Ein «MTV der Kunstwelt» – Kunst hautnah erleben

Stell dir vor, du machst den Fernseher an und es läuft nichts als Kunst. Das klingt wie ein surreales Erlebnis, gibt es aber: Der Sender Ikono TV zeigt 24 Stunden am Tag Kunst in Nahaufnahme, ohne Kommentar. Seit Anfang September ist der Kanal auch online aktiv, mit einem Festival für Video-Kunst.

Kopf einer Frauenstatute

Bildlegende: Eine Kunstreplik der Büste der Nofretete: So nah wie mit Ikono TV kommt man als Museumsbesucher an kein Kunstwerk. Keystone

Das Video zeigt eine Skulptur. So, wie sie der Betrachter bisher kaum sehen konnte. Die Kamera fährt schräg von unten hautnah über ihren Hals bis zum Gesicht und gibt dann den Blick frei auf die berühmte Büste der Pharaonin Nofretete aus Kalkstein und Gips im Ägyptischen Musem in Berlin.

Clips wie dieser sind das Kerngeschäft von Ikono TV. «Wir sind so etwas wie ein MTV der Kunstwelt, allerdings gemächlicher und ohne die schnellen Schnitte», sagt Elizabeth Markevitch, die 55-jährige Gründerin. Seit 2011 sendet Ikono TV aus Berlin als Satellitenkanal in 30 europäische Länder. Dazu kommt ein regionaler Ableger: Ikono MENASA, der über ArabSat den Nahen Osten von Ägypten bis zum Golf bedient.

Neu auch im Internet

Frau sitzt an einem weissen Tisch, auf dem silberne Kugeln rollen

Bildlegende: Videokunst von Xavier Veilhan – «The possibilities of representation», am Videofestival von Ikono TV. Ikono TV

Mit Ikono erreicht Markevitch täglich rund 300‘000 Zuschauer.
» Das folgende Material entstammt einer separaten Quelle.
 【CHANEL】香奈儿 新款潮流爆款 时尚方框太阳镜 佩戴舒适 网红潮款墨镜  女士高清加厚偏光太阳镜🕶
Bald dürften es jedoch mehr sein, denn seit dem 6. September ist der Kunstsender auch via Internet zugänglich. Lanciert wurde das Web-Angebot im Rahmen der Ars Electronica mit einem Video-Kunst-Festival, mit dem bis Ende September rund 150 Künstler vorgestellt werden.

Welche Kunst auf Ikono TV gezeigt wird, entscheiden neun beim Sender angestellte Kunsthistoriker. Gemeinsam mit einem Regisseur wählen sie die Werke aus und besprechen, wie sie gefilmt werden sollen. Aktuell zeigt Ikono TV Werke von Künstlern aus 40 Ländern. Die Videos beziehen sich lose aufeinander und sind frei von Kommentaren und Erklärungen. Wer sich für ein Kunstwerk interessiert, findet auf der Website weiterführende Informationen. Und dazu passende Buchtipps von Amazon – hier wird denn auch das kommerzielle Interesse des Kunstkanals deutlich.

Kunst-Clips und Kommerz

Beleuchtete und verzierte Totenköpfe

Bildlegende: Ebenfalls zu sehen am Video-Festival von Ikono TV: Der Film 2+1+1+2 (for Niki) von Amy Granat. Ikono TV

Lange wurde Elizabeth Markevitch für verrückt erklärt, von den Bankern, von denen sie Geld leihen wollte, und von den Museen. Markevitch war 2002 erstmals auf den Gedanken für ein Kunst-TV gekommen, als sie als Kunstberaterin bei einer Bank arbeitete. Für ein grosses Anti-Aids-Konzert wollte Bono, der Sänger der Gruppe U2, mit ihr über Sponsoring verhandeln. Markevitch regte an, in den Umbauphasen des Konzerts kurze Kunst-Clips zu zeigen. Die Clips wurden nicht nur von 40‘000 Menschen im Stadion gesehen, sondern auch mit der Konzertübertragung von MTV weltweit ausgestrahlt. Damit war die Grundidee von Ikono TV geboren.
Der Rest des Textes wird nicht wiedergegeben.